Pasé una mano por mis ojos, secando las lágrimas que habían caído.

- Te entiendo, ¿crees que mi madre me lo pondrá fácil? – murmuró él – Ah, ah – negó – Llorará, y comenzará a hablar de cuando era pequeño, recordará anécdotas y me hará sentir inmensamente culpable por ello.

- Esto será tan difícil – sorbí mi café y clavé mi mirada en un punto fijo, con la cabeza hecha un desastre emocional.

Papá y Alice habían propuesto casarse un día antes de nuestro viaje a Los Ángeles, para que nosotros pudiésemos estar presentes en la boda. Yo estaba muy emocionado al respecto, pues llevaban tiempo postergándolo por diferentes razones, y era tiempo de que lo hicieran de una buena vez.

Los preparativos fueron tediosos, y para olvidarme un poco del viaje, decidí hacerme cargo de prácticamente todo. Blaine ayudó con los arreglos y la música, mientras que yo corría de un lado al otro, cerciorándome de que todo saliera a la perfección.

Mi padre lucía elegante, como todo un caballero, en cambio Alice… Oh, ella era una reina… Su vestido beige, clásico y sofisticado, sobre la rodilla, con un escote moderado y joyería a juego.
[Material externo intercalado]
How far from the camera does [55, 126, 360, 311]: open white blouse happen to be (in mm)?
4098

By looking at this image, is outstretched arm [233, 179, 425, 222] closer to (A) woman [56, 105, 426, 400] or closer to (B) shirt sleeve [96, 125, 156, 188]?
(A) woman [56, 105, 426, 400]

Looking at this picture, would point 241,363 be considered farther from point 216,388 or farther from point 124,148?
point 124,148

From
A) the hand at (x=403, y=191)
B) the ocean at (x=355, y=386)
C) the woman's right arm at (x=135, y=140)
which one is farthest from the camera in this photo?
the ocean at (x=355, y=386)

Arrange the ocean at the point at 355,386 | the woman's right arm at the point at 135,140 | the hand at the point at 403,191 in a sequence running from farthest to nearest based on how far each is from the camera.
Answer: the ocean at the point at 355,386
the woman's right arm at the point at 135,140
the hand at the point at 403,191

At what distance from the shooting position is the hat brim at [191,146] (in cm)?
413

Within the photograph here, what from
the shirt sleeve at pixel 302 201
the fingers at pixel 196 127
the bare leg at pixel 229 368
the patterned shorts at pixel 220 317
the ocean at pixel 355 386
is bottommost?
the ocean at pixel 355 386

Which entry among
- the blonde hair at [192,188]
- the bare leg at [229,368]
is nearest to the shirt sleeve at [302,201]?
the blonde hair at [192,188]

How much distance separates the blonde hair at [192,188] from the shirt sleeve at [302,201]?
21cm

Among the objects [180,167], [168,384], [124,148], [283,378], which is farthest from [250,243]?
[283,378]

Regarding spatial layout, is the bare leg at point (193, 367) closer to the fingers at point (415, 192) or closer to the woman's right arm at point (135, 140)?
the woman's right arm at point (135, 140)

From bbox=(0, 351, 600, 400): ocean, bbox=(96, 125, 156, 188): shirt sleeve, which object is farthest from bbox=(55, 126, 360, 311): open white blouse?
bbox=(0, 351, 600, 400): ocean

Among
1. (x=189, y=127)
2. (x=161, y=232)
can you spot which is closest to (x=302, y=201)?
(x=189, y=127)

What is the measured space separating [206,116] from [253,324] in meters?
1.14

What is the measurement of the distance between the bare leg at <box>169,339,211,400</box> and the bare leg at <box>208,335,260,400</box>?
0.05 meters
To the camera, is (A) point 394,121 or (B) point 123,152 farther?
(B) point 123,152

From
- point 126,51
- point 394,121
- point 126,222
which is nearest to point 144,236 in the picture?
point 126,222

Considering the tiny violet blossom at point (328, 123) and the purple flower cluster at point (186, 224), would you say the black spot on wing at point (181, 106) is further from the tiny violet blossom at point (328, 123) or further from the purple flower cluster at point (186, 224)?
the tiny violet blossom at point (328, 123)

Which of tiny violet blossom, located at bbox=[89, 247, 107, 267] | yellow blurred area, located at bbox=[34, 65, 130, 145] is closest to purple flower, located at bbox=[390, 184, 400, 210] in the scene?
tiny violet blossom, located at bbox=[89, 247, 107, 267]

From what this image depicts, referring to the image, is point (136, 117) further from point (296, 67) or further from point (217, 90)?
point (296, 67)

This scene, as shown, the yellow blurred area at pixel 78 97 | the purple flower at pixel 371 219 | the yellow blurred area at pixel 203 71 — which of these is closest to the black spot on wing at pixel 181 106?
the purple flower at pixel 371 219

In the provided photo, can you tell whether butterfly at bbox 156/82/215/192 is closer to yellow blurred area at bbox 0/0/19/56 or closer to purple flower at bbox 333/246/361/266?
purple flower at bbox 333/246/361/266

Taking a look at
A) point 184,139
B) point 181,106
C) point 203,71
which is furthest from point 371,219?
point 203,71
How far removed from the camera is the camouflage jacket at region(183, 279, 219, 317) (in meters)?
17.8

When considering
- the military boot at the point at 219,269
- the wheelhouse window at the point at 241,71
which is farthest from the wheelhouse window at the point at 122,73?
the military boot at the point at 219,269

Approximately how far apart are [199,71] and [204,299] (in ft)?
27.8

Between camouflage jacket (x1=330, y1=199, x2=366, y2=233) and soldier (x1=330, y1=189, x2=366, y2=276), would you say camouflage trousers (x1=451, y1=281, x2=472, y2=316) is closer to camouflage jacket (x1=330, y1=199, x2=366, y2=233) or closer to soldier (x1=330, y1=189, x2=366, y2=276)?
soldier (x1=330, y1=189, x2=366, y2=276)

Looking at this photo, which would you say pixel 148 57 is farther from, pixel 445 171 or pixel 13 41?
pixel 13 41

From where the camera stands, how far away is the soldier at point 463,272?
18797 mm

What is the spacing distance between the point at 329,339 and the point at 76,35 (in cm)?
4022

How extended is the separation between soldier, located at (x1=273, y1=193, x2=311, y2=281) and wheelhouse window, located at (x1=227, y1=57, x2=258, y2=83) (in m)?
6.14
Los asistentes a la ceremonia comentaban al respecto, destacando lo hermoso que resultó todo.

Cuando llegó el momento de que los novios bailaran el vals, me acomodé junto a Blaine en el piano y cantamos "Take my breath away", acompañados por la orquesta contratada.
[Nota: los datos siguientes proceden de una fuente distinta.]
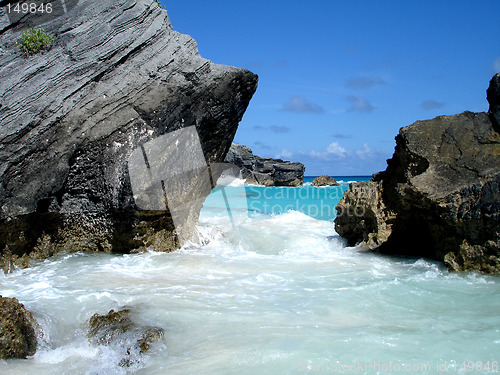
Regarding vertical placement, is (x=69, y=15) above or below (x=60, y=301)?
above

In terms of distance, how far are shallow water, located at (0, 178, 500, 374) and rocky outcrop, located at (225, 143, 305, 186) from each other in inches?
1795

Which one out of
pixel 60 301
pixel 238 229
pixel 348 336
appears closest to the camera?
pixel 348 336

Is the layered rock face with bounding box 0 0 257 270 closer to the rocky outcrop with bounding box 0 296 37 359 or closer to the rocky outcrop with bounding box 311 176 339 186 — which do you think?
the rocky outcrop with bounding box 0 296 37 359

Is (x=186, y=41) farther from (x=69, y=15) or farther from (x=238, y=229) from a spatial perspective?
(x=238, y=229)

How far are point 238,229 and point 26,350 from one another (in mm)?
9176

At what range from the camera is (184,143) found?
352 inches

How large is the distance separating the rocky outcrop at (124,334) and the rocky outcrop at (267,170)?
48123mm

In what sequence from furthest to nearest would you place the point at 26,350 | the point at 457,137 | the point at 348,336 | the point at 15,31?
the point at 15,31 → the point at 457,137 → the point at 348,336 → the point at 26,350

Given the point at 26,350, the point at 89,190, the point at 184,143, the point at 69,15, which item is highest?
the point at 69,15

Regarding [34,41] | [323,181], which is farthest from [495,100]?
[323,181]

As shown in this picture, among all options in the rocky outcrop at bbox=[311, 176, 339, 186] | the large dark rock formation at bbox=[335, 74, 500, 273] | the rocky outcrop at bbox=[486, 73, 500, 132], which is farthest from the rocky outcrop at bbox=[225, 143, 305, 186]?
the rocky outcrop at bbox=[486, 73, 500, 132]

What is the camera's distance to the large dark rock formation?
7.01m

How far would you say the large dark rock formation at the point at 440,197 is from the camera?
7.01 m

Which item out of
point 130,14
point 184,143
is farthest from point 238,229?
point 130,14
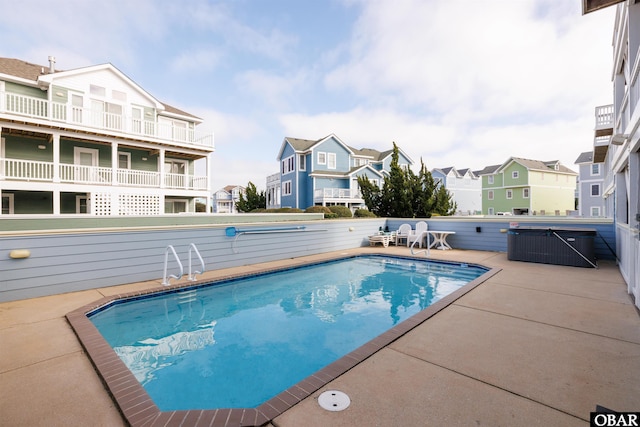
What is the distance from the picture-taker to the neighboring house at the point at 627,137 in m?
4.70

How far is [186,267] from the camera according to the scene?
7242 millimetres

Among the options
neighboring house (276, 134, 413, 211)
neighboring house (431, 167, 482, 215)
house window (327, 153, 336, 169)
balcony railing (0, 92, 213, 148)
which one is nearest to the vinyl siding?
balcony railing (0, 92, 213, 148)

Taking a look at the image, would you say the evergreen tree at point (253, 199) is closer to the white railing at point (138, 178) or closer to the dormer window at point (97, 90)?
the white railing at point (138, 178)

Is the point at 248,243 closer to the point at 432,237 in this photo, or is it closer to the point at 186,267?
the point at 186,267

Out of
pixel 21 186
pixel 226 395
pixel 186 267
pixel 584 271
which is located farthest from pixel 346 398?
pixel 21 186

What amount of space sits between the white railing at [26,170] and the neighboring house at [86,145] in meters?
0.03

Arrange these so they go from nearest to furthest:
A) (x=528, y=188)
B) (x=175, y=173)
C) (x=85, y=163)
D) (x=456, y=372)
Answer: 1. (x=456, y=372)
2. (x=85, y=163)
3. (x=175, y=173)
4. (x=528, y=188)

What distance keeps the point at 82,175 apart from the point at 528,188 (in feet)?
134

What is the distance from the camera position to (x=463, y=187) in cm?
4144

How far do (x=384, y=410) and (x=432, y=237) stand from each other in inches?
416

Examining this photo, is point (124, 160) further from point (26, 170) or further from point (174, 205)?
point (26, 170)

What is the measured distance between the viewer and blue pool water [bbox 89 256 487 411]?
317cm

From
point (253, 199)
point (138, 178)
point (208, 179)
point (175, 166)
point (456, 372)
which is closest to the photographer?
point (456, 372)

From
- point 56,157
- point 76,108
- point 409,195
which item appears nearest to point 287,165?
point 409,195
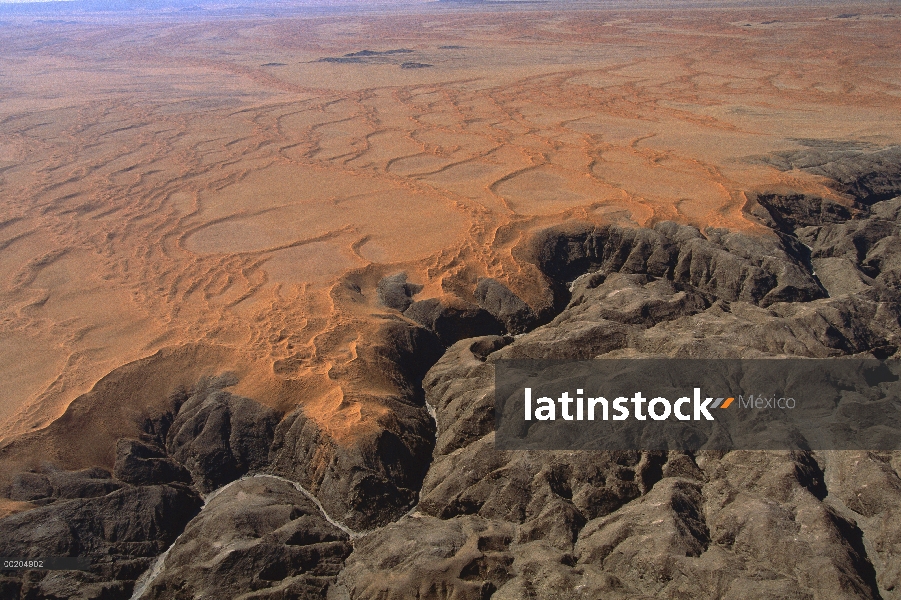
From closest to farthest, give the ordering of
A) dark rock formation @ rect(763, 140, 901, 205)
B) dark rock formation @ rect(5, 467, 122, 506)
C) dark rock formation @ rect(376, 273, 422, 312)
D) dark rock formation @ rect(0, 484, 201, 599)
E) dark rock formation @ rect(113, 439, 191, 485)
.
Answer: dark rock formation @ rect(0, 484, 201, 599), dark rock formation @ rect(5, 467, 122, 506), dark rock formation @ rect(113, 439, 191, 485), dark rock formation @ rect(376, 273, 422, 312), dark rock formation @ rect(763, 140, 901, 205)

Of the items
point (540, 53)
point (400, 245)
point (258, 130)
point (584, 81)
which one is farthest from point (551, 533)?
point (540, 53)

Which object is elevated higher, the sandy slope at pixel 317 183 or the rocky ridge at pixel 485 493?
the sandy slope at pixel 317 183

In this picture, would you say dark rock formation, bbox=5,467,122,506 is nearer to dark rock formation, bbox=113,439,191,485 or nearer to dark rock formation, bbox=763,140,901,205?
dark rock formation, bbox=113,439,191,485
Estuve dolorosamente tentado de unirme a las mujeres, cuando Alice lanzó el ramo, pero me contuve, porque eso sería demasiado para mi padre y para Blaine.

Al final de la gloriosa velada, todo había sido un éxito y nuestros padres lucían muy felices juntos.

Cooper había estado como un loco encargándose de nuestra llegada a Los Ángeles.

Como nuestro sencillo había sido todo un boom musical, habíamos ganado lo suficiente para nuestro propio departamento.

Era pequeño como una caja de zapatos, sí… Pero, sería "nuestra" caja de zapatos, y eso hacía una magnifica diferencia.

Decir que la despedida de nuestros padres fue dolorosa, sería decir muy poco, pero logramos mantenernos en una sola pieza al subir al avión. Ellos se irían de luna de miel, de todos modos.

Vivir juntos, era todo un reto para Blaine y para mí. No llevamos mucho de novios, pero… queríamos intentarlo. Nada puede salir mal cuando amas a alguien tan profundamente como nosotros lo hacemos.

- Woah… Creo que tendré que emplear todo mi conocimiento en decoración de interiores – murmuré, dejando la primera caja sobre el polvoriento suelo – Este lugar parece muerto y sin vida.

- Ya tendremos tiempo para todo eso, Kurt – respondió mi novio, envolviendo mi cintura por la espalda – Además de inaugurarla como corresponde – añadió, besando mi cuello con parsimonia.

- ¿Qué quieres decir? – dije, forzándome a no soltar un gemido ante sus besos.

- Oh… Tú sabes perfectamente lo que quiero decir… - ronroneó, volteándome y plantando un beso profundo, esclareciendo el significado de sus anteriores palabras.

Tenía que reconocer que la idea me parecía muy interesante. Era una forma bastante buena de darle inicio a nuestra nueva vida.